For certain drugs, the overvaluation of sales due to the use of Medicare-allowed charges would be aggravated by additional add-ons to ASP. For example, blood clotting factors are given an additional reimbursement amount that would presumably also be included in the IRS’s proposed sum of Medicare-allowed charges for such drugs.

The use of Medicare-allowed charges will likely result in a calculation of a Part B market valuation that is quite different from the one the statute intended. In addition, because each manufacturer’s share of the annual fee is directly related to its share of sales to the specified government programs as calculated by the IRS, use of Medicare-allowed charges rather than ASP likely means that each manufacturer will pay a different share of the annual fee than the statute requires. Because it is impossible to predict which manufacturers will benefit and which will suffer from any substituted calculation, the IRS should implement the fee in strict accordance with the formulas specified by the statute. BIO urges the IRS to follow the statute and reconsider its proposed substitution of Medicare-allowed charges for ASP.

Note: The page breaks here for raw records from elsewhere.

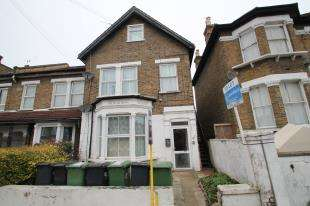 3 Bedrooms Flat for sale in George Lane, Hither Green, London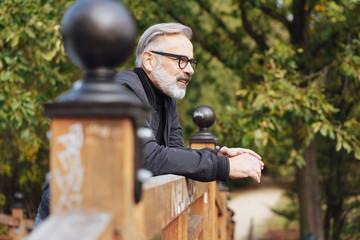 nachdenklicher mann steht im park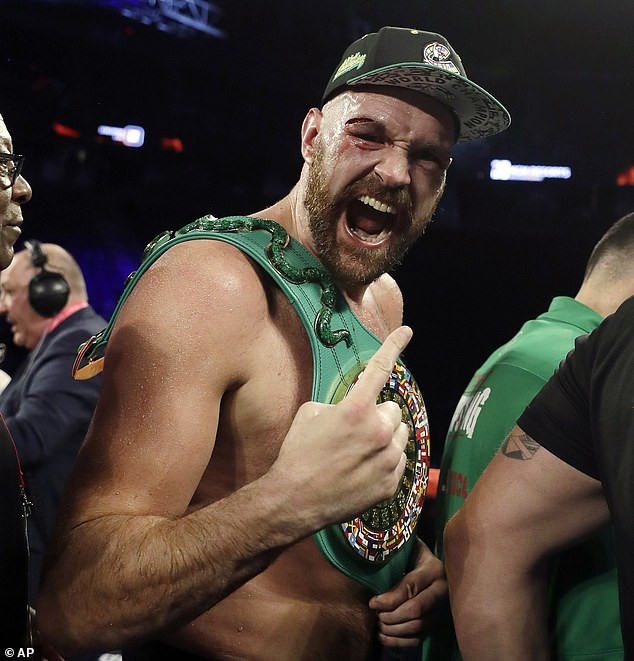 Tyson Fury with an almost blind eye, defeats Otto Wallin in 12 rounds(photos)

B.     For HCPCS codes consisting of multiple prescription drugs, use of ASP sales data to estimate Part B sales would result in the overvaluation of Part B sales for some manufacturers.

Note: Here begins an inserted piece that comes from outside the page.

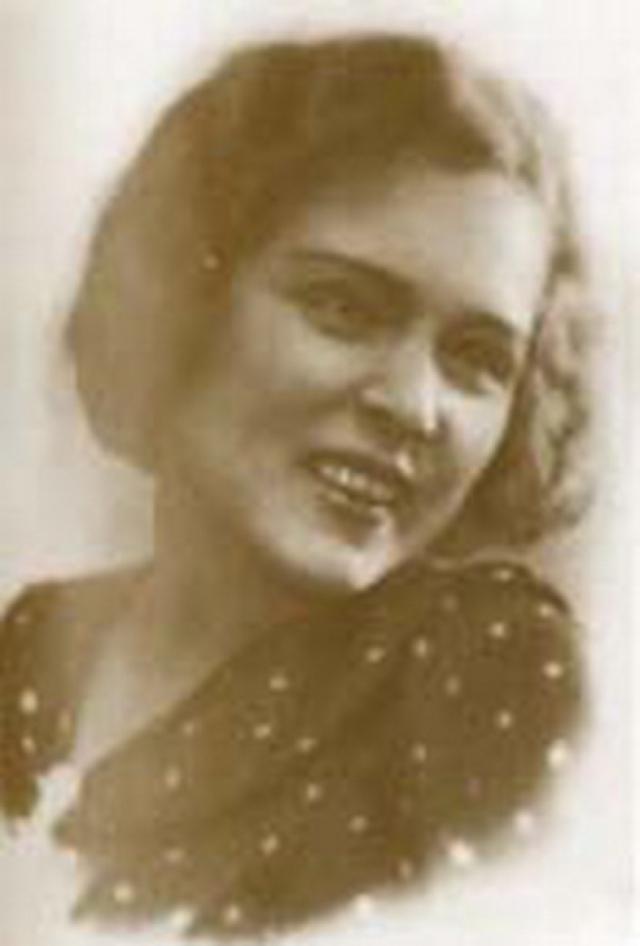 Однако, когда встретил выпускницу химического факультета Конкордию (Кору) Терентьевну Дробанцеву, мнение свое слегка изменил. После того, как она, по его требованию, поклялась, что не будет ревновать его к другим женщинам, с 1934 года они жили вместе в фактическом браке.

BIO recognizes the difficulty of quantifying Part B Sales for a drug that is assigned to a HCPCS code that includes multiple drugs produced by multiple manufacturers. Section 9008 provides only that CMS “shall establish a process for determining the units and the allocated price for purposes of this section for those branded prescription drugs that are not separately payable or for which National Drug Codes are not reported.” We appreciate the effort that the IRS has made in Notice 2011-9 to fairly estimate Part B sales in these cases, but we remain concerned that the proposed method will result in overvaluation of the Part B market for some manufacturers.

The IRS proposes to estimate Part B sales for multiple-drug HCPCS codes by “applying the utilization percentage attributed to each manufacturer as determined under the Medicare Part B program using manufacturer reported Average Sales Price sales data.” The data reported by manufacturers for the calculation of ASP, however, is derived from all commercial sales in the United States and not from sales to Part B alone. Thus, in all cases where a manufacturer’s share of Part B sales happens to be smaller than its share of the commercial market as a whole, the proposed method would overestimate that manufacturer’s share of the utilization for the HCPCS code at issue. Because the statute only takes account of sales to specified government programs and not sales to the commercial market as a whole, the proposed method would force that manufacturer to pay a larger portion of the annual fee than the statute requires.

C.     The IRS should address how Part B sales will be calculated for branded prescription drugs reimbursed under a bundled payment rate.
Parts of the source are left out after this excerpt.